▶ _Kutipan Teks_:
########

Kementerian keuangan resmi menambah 627 klasifikasi lapangan usaha (KLU) yang menerima insentif pajak sebagai bagian dari program Pemulihan Ekonomi Nasional (PEN).

Kebijakan tersebut tertuang dalam Peraturan Menteri Keuangan (PMK) Nomor 149 Tahun 2021 tentang Perubahan Kedua atas Peraturan Menteri Keuangan Nomor 9 Tahun 2021 tentang insentif pajak untuk wajib pajak terdampak pandemi corona virus disease 2019. Beleid ini berlaku tanggal 26 Oktober 2021.

Staf Khusus Menteri Keuangan Bidang Kepatuhan Pajak Yon Arsal mengatakan KLU yang ditambahkan tersebut terdampak COVID-19 tapi belum mendapatkan insentif yang tercantum dalam PMK Nomor 82 Tahun 2021.

"Penambahan 627 KLU tidak bersifat mendadak karena penerbitan PMK 149/2021 sudah melalui diskusi dan pembahasan bersama Kemenko Perekonomian dan beberapa asosiasi terkait," kata Yon dalam Media Gathering Direktorat Jenderal Pajak di Bali, Rabu.

Penerbitan ini bertujuan menjawab kebutuhan dunia usaha yang belum mendapatkan insentif pajak. Penerbitan ini juga menyesuaikan dengan perkembangan pemulihan ekonomi dari dampak COVID-19.

"Waktu terbitnya PMK 82/2021 belum ada varian delta. Maka setelahnya ekonomi mendadak berubah, kebutuhan itu kemudian dibicarakan lagi ada dan keluarlah PMK 149/2021 yang sebelumnya telah melewati beberapa pertimbangan,” tutur Yon.

Baca juga: Realisasi penerimaan pajak di KPP Denpasar capai 67 persen

Ia memastikan kebijakan ini tidak akan mempengaruhi penerimaan ppajak negara arena sebagian besar insentif bersifat penundaan pembayaran pajak yang pada akhirnya akan dilaporkan dalam Surat Pemberitahuan (SPT) Tahunan untuk dibayarkan tahun depan.

########

▶ _Cuplikan Data_:
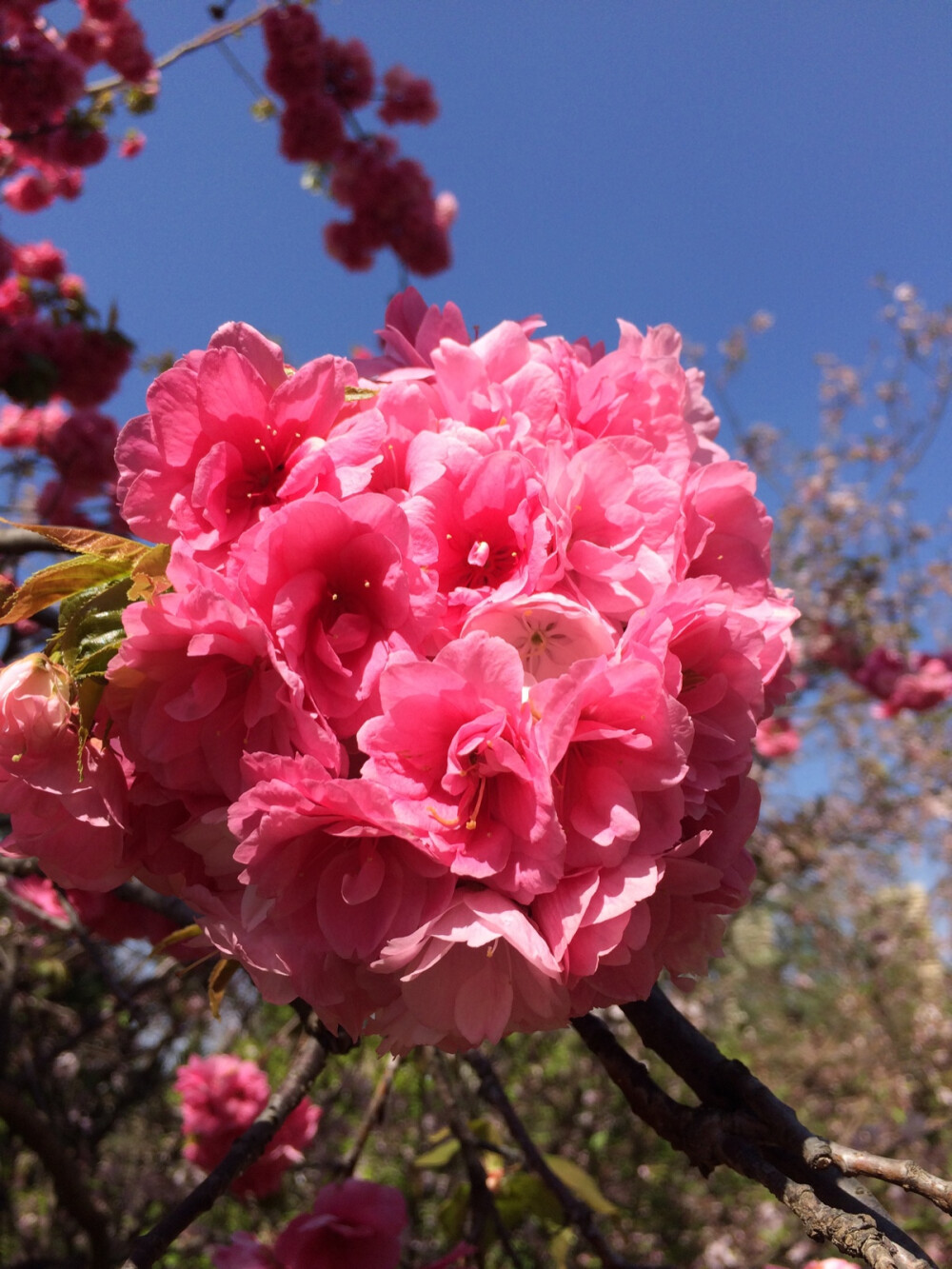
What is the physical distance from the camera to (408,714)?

########

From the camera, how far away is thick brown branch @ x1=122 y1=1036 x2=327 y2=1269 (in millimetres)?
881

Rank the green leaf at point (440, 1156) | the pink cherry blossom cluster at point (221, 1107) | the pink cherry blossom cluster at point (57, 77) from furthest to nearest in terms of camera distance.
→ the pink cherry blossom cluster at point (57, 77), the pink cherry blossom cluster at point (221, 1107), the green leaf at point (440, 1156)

########

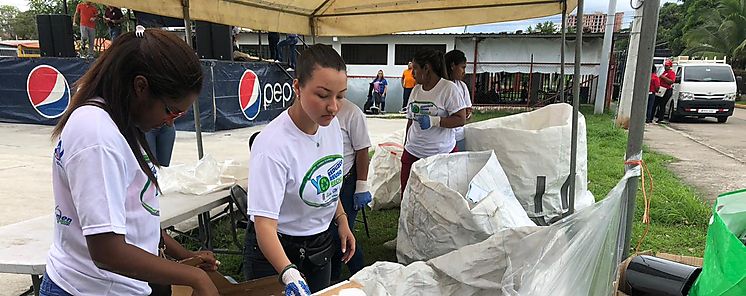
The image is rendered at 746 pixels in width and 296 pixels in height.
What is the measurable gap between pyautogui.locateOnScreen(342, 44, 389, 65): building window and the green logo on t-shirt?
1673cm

########

▶ _Isi Tugas_: Menurut berita tentang tambahan insentif pajak, mulai tanggal berapa PMK Nomor 149 Tahun 2021 berlaku?

▶ _Hasil di Bawah_: 26 Oktober 2021.